Write the standard form of the equation and the general form of the equation of the circle with radius \( r \) and center \( (h, k) \). Then graph the circle. \( r=1 ; \quad(h, k)=(8,6) \) The standard form of the equation of this circle is \( (x-8)^{2}+(y-6)^{2}=1 \). (Type your answer in standard form.) The general form of the equation of this circle is (Simplify your answer. Type an equation.)
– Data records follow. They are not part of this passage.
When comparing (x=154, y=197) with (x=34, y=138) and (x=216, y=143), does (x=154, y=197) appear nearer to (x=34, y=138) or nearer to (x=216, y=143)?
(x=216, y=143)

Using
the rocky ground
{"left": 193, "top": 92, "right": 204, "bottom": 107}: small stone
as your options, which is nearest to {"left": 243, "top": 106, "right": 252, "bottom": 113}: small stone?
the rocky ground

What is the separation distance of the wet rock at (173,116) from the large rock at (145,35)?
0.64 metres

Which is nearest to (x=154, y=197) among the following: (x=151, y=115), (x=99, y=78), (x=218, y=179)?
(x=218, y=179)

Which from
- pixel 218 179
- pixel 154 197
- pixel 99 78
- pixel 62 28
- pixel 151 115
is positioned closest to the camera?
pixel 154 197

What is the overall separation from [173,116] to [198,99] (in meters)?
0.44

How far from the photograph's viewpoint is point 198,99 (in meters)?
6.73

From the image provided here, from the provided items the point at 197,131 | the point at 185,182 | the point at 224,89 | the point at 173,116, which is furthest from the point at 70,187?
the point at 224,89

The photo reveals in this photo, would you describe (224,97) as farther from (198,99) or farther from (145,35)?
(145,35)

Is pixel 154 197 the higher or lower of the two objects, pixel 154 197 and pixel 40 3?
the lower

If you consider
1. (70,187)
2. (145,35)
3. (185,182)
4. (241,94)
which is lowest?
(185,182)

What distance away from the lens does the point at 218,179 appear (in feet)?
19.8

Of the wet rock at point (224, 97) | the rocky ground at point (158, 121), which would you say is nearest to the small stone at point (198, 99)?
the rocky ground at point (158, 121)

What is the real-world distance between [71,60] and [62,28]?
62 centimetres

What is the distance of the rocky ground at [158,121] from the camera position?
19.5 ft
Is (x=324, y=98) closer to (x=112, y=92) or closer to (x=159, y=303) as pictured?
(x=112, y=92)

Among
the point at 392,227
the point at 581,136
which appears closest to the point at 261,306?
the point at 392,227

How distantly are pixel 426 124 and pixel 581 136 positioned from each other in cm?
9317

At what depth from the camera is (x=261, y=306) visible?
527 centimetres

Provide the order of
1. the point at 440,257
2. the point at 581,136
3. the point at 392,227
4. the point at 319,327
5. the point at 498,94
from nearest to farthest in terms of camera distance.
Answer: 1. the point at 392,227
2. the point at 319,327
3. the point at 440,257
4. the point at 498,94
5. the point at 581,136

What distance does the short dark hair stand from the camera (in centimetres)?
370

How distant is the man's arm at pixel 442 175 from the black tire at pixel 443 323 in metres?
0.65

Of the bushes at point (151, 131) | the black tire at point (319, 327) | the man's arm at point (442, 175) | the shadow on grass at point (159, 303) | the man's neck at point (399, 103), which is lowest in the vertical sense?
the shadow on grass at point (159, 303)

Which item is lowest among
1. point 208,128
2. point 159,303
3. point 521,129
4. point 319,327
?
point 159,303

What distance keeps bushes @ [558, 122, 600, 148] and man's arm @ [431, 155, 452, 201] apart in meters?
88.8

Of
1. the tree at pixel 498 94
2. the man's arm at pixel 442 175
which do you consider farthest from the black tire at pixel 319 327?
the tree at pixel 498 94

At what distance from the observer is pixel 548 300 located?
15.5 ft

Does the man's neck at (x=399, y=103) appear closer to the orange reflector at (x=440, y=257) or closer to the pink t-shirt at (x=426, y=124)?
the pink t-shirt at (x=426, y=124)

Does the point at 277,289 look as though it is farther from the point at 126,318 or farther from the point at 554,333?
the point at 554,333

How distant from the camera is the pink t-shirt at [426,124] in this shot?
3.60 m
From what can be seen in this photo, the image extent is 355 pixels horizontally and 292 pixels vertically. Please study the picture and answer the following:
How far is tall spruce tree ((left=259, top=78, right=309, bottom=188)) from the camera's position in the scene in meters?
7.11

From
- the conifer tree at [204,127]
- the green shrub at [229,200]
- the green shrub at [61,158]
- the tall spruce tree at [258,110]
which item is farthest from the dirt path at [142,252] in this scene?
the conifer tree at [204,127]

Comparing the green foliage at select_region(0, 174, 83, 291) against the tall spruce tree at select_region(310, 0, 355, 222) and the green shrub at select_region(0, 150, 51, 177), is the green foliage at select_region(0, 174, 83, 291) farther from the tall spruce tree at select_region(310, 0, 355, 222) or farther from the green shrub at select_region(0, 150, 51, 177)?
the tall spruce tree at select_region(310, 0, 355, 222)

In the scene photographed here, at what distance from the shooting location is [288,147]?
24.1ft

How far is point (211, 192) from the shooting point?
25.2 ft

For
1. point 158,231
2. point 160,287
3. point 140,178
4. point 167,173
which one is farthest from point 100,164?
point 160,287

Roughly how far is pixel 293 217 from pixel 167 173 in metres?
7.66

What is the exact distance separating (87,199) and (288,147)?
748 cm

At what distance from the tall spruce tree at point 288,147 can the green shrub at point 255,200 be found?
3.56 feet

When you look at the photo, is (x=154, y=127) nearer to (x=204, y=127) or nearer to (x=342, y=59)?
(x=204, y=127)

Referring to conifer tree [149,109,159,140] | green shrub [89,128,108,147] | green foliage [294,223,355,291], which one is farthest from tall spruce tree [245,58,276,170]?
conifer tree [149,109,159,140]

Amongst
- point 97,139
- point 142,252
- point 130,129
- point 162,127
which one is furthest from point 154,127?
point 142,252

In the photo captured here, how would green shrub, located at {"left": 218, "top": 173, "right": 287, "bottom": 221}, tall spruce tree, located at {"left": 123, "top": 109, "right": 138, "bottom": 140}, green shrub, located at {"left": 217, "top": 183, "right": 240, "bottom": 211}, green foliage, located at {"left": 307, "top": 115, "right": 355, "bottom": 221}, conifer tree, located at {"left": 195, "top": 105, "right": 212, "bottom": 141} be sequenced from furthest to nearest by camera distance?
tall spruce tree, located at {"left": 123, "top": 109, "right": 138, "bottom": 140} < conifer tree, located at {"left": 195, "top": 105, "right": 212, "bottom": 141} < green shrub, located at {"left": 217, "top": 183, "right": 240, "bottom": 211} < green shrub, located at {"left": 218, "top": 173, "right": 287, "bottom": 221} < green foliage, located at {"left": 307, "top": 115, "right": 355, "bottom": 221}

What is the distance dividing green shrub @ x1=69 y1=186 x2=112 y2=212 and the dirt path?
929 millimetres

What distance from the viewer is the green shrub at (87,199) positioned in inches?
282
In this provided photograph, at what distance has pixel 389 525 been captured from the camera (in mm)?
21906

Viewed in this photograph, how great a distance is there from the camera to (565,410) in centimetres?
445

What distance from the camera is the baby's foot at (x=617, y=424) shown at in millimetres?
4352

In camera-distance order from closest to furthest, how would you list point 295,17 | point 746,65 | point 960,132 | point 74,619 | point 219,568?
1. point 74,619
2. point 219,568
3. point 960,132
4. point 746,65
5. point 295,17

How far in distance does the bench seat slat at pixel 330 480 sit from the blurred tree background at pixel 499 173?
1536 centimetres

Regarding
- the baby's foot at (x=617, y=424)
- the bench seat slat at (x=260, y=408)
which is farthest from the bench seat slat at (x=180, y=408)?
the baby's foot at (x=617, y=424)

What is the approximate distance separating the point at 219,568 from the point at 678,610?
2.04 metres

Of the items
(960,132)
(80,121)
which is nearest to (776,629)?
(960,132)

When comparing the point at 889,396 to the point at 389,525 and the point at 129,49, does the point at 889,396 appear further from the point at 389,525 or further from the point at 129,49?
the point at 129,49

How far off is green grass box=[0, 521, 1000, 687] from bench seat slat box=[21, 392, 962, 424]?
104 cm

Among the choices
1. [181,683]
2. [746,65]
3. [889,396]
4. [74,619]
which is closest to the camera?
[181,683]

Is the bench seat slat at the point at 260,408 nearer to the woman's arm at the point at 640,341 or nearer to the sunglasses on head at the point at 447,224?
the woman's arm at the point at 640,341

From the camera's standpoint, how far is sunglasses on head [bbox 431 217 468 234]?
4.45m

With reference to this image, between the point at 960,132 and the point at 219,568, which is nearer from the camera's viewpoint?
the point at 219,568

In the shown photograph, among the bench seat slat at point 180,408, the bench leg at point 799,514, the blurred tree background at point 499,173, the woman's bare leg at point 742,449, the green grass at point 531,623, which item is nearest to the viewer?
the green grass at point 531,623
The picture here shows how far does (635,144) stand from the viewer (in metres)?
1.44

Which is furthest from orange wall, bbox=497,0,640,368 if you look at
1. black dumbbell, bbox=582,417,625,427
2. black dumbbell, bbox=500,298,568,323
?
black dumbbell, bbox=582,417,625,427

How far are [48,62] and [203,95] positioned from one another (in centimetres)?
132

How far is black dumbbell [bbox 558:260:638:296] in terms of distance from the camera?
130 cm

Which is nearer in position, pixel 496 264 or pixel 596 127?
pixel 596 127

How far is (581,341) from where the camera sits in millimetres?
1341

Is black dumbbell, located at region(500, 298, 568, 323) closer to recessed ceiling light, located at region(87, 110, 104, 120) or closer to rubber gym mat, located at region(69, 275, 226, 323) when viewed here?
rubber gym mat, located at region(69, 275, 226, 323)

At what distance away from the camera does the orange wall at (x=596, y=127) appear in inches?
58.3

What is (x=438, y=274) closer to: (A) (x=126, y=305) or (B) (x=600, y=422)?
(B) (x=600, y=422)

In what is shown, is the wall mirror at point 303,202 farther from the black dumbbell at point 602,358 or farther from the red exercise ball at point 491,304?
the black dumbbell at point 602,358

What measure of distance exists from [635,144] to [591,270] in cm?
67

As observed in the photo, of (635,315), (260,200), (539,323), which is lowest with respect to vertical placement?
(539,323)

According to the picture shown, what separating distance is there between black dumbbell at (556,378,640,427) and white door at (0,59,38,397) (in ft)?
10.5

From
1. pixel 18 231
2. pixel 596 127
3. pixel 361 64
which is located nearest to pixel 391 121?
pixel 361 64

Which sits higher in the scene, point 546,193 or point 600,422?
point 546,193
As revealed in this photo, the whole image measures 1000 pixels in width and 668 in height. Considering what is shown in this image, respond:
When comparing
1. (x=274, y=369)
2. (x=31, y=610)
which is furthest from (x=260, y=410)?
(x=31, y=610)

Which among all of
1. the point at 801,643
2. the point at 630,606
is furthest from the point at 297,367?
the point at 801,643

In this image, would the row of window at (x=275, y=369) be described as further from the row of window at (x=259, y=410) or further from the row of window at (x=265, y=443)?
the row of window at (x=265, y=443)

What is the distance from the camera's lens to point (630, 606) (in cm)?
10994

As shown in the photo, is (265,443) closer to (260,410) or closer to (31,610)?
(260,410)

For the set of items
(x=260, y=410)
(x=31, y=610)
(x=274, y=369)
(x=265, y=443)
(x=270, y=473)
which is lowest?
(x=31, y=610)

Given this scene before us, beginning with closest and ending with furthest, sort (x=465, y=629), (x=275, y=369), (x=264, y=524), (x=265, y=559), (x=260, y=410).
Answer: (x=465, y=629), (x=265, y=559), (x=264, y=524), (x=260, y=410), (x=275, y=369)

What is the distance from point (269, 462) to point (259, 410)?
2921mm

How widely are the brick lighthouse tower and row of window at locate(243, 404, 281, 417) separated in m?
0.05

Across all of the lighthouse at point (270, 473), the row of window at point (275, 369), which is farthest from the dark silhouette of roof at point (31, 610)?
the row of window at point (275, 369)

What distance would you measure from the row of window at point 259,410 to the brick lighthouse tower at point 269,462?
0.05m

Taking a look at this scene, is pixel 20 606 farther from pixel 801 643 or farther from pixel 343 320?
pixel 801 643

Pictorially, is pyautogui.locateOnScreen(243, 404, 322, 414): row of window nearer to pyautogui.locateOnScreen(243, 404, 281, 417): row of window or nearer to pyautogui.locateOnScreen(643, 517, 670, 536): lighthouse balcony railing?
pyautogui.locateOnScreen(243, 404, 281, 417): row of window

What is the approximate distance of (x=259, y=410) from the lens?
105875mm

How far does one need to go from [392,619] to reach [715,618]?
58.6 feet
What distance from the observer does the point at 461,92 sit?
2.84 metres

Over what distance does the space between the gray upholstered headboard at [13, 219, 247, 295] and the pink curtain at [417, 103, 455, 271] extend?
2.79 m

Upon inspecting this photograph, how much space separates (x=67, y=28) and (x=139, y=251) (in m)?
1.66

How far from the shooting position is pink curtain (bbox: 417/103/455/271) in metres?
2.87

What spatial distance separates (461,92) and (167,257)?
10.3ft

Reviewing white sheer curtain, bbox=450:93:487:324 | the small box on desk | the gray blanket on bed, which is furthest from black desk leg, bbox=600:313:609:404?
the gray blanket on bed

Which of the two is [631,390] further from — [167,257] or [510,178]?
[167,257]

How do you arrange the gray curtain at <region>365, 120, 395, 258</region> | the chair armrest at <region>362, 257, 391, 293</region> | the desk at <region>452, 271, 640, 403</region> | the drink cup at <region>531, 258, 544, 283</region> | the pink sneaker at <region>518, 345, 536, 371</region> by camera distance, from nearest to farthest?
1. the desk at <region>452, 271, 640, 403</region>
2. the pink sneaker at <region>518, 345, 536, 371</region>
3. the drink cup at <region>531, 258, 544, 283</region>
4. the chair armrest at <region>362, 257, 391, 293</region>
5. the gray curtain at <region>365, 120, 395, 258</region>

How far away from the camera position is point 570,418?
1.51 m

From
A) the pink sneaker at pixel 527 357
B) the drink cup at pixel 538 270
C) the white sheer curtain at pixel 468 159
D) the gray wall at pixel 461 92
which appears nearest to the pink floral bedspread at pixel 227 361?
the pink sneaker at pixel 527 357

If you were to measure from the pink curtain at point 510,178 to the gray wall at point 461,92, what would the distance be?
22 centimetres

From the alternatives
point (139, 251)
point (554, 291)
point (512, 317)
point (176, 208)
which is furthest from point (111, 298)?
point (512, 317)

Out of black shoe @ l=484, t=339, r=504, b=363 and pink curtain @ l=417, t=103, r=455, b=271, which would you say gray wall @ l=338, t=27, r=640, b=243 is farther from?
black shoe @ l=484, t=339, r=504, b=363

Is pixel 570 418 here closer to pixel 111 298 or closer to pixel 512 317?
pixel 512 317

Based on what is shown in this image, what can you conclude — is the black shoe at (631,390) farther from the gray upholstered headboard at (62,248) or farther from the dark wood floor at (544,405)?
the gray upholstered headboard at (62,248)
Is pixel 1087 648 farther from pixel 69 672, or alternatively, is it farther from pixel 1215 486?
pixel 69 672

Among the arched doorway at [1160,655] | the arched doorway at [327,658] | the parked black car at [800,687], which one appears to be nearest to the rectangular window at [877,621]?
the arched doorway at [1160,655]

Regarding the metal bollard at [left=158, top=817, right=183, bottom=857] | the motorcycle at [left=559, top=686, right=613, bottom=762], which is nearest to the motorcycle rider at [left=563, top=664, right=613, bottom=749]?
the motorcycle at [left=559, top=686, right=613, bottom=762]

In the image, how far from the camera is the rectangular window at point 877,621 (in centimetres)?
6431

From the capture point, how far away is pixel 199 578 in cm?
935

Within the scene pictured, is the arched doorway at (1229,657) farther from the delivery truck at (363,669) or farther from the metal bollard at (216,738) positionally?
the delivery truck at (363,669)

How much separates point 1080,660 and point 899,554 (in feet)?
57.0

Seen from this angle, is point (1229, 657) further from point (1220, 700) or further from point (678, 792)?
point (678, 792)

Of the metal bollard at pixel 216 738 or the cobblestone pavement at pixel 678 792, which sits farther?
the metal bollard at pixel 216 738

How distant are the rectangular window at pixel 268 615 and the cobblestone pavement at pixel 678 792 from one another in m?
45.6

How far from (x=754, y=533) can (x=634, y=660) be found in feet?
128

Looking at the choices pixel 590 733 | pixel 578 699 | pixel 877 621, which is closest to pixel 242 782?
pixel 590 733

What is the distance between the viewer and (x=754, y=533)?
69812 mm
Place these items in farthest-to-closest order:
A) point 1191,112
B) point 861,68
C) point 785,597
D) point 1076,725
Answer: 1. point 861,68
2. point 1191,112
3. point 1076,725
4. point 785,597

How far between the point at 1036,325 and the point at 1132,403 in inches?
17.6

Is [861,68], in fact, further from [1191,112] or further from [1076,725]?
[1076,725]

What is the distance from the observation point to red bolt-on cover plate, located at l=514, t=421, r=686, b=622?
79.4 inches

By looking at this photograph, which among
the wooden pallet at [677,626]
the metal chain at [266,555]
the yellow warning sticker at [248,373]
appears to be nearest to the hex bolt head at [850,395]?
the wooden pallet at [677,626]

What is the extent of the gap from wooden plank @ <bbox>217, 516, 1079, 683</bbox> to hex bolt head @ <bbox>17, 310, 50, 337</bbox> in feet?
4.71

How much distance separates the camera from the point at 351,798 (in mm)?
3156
First, let's convert the standard form of the equation into the general form. The standard form of the circle is: \[ (x - 8)^{2} + (y - 6)^{2} = 1 \] Expanding this equation, we have: \[ (x^2 - 16x + 64) + (y^2 - 12y + 36) = 1 \] Combining like terms, we get: \[ x^2 + y^2 - 16x - 12y + 100 = 1 \] Now, we can rearrange it to the general form: \[ x^2 + y^2 - 16x - 12y + 99 = 0 \] So, the general form of the equation of the circle is: \[ x^2 + y^2 - 16x - 12y + 99 = 0 \] Now, let's graph the circle centered at (8, 6) with a radius of 1. You'll plot the center point first, then draw a circle that extends 1 unit in all directions from that center! It's a tiny circle, so it will look quite cute on the graph!